So if you want legalization, do you agree to pay for the consequences, the costs, or health care treatment of any such person with personality disorders who gets addicted?
[...]
Marijuana was decriminalized throughout the 1970s in New York City, meaning the laws remained on the books but were administratively suspended except for sale or distribution to minors, public sale, public use, and DUI. The police were told not waste patrol time with petty marijuana arrests, so possession of less than two ounces was a summons offense and the penalty was a $25 fine. That's if a cop really wanted to bother with it, which none of them did.
Back then head shops were all over the place and most of them would sell weed if they knew you. Sears and E.J. Korvette sold bongs, pipes, screens, and rolling papers in their tobacco departments. Everyone knew at least three or four dealers, most of whom were back-yard growers. (I knew a fellow who had a little pot farm growing on his brownstone rooftop.) The average price for an ounce of low-grade ("ditchweed") pot was $20. Today the average price is $250. Back then the average price for an ounce of high-grade sinsemilla ("primo") was between $50 and $80. Today that same quality is called "lawyer bud" and costs upward of $400.
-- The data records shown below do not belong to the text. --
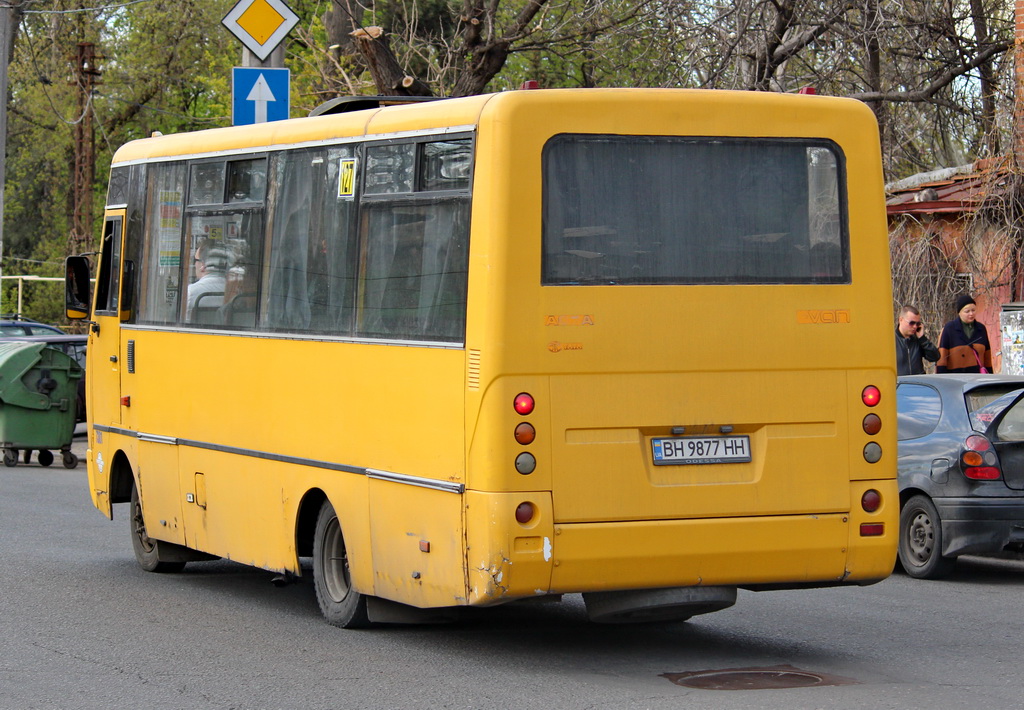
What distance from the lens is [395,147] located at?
832cm

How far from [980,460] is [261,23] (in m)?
8.38

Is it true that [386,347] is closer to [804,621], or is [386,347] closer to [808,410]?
[808,410]

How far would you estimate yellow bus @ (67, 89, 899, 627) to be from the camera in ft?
24.3

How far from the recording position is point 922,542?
11820 millimetres

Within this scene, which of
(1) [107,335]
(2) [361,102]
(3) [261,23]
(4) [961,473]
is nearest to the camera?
(2) [361,102]

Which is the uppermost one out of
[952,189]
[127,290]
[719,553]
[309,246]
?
[952,189]

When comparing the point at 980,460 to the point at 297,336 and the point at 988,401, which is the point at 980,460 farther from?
the point at 297,336

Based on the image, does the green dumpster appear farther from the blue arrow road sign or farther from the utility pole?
the utility pole

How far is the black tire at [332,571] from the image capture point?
8.91 metres

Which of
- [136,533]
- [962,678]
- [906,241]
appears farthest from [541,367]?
[906,241]

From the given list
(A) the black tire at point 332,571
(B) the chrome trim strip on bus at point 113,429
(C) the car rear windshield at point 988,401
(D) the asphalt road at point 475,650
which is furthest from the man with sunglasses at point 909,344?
(A) the black tire at point 332,571

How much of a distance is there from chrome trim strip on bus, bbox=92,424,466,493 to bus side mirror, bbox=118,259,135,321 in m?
0.84

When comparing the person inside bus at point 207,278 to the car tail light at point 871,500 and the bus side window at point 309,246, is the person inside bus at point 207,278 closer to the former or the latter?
the bus side window at point 309,246

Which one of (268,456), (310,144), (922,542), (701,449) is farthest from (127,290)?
(922,542)
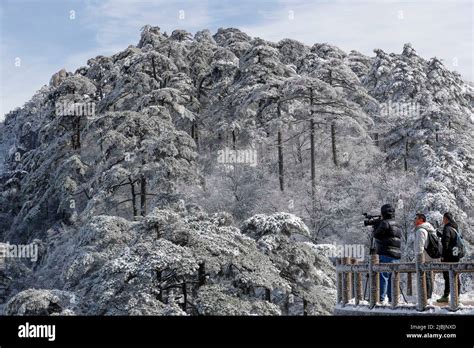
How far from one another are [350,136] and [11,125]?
5974 centimetres

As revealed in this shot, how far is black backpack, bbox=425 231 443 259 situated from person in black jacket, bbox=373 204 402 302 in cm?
58

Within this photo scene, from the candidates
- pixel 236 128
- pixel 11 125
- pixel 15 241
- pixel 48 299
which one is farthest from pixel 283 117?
pixel 11 125

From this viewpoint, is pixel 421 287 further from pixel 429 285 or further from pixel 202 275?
pixel 202 275

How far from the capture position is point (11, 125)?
94.5 meters

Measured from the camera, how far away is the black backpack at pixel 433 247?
14602 mm

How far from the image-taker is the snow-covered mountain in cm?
2430

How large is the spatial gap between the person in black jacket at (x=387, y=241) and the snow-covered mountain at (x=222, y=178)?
819 centimetres

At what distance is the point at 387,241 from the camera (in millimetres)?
14992

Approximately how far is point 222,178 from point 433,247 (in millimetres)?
28103

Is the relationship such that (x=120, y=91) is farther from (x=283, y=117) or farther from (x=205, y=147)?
(x=283, y=117)

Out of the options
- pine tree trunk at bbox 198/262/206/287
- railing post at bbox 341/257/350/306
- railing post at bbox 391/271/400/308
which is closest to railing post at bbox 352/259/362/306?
railing post at bbox 341/257/350/306

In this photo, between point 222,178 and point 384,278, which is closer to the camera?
point 384,278

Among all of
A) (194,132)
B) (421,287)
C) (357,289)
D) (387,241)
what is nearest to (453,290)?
(421,287)
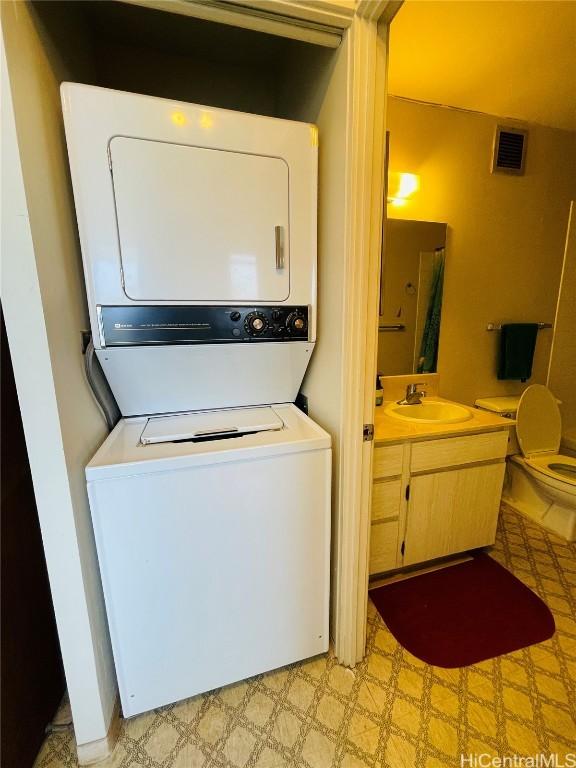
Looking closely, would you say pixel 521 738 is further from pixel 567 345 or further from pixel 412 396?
pixel 567 345

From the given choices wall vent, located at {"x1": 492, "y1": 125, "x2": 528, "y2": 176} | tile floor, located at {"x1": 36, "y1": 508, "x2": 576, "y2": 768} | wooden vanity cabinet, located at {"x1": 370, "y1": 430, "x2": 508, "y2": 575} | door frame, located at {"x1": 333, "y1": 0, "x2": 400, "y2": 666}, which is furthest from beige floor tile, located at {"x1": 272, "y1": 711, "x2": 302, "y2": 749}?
wall vent, located at {"x1": 492, "y1": 125, "x2": 528, "y2": 176}

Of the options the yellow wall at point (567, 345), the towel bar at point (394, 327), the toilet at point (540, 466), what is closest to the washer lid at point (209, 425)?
the towel bar at point (394, 327)

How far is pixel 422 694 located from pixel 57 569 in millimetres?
1315

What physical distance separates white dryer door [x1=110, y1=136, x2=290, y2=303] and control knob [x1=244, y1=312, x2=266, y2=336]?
2.2 inches

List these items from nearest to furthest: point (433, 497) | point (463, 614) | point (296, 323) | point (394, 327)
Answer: point (296, 323) < point (463, 614) < point (433, 497) < point (394, 327)

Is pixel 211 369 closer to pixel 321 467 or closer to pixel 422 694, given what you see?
pixel 321 467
Back then on a stroll through Tompkins Square Park (in Greenwich Village) on a Sunday afternoon one would see people sitting on benches chatting peacefully and passing a joint. There were dealers there selling high-quality joints for $1. Beat cops would stroll through that park and as long as there were no minors involved the cops wouldn't bother anyone.
There was a coffee shop called
Feenjon on the triangular corner of Barrow Street and Seventh Avenue in Greenwich Village. Tables lined the windows along both sides and in summer there were sidewalk tables outside. It was common to pass by and see people chatting quietly and smoking pot over coffee. It was no big deal. No one paid attention to it -- including passing cops. It was as normal as passing by a bar and seeing people inside drinking liquor and beer.
The bottom line to all of the above is crime was down during the 70s in New York and there were absolutely no negative social effects resulting from that tolerant policy. Then came Ronald Reagan and his ditzy, Quaalude-addicted-***** wife and the hammer came down. The peaceful tolerance ended, the crime rate soared, and riots broke out in the City's overcrowded prisons.
I no longer live in New York but I hope for the sake of those who do that the new mayor, DiBlasio, will decriminalize marijuana. Because the City was a much better place back then and will be again. In fact America will be a much better place if marijuana prohibition is repealed.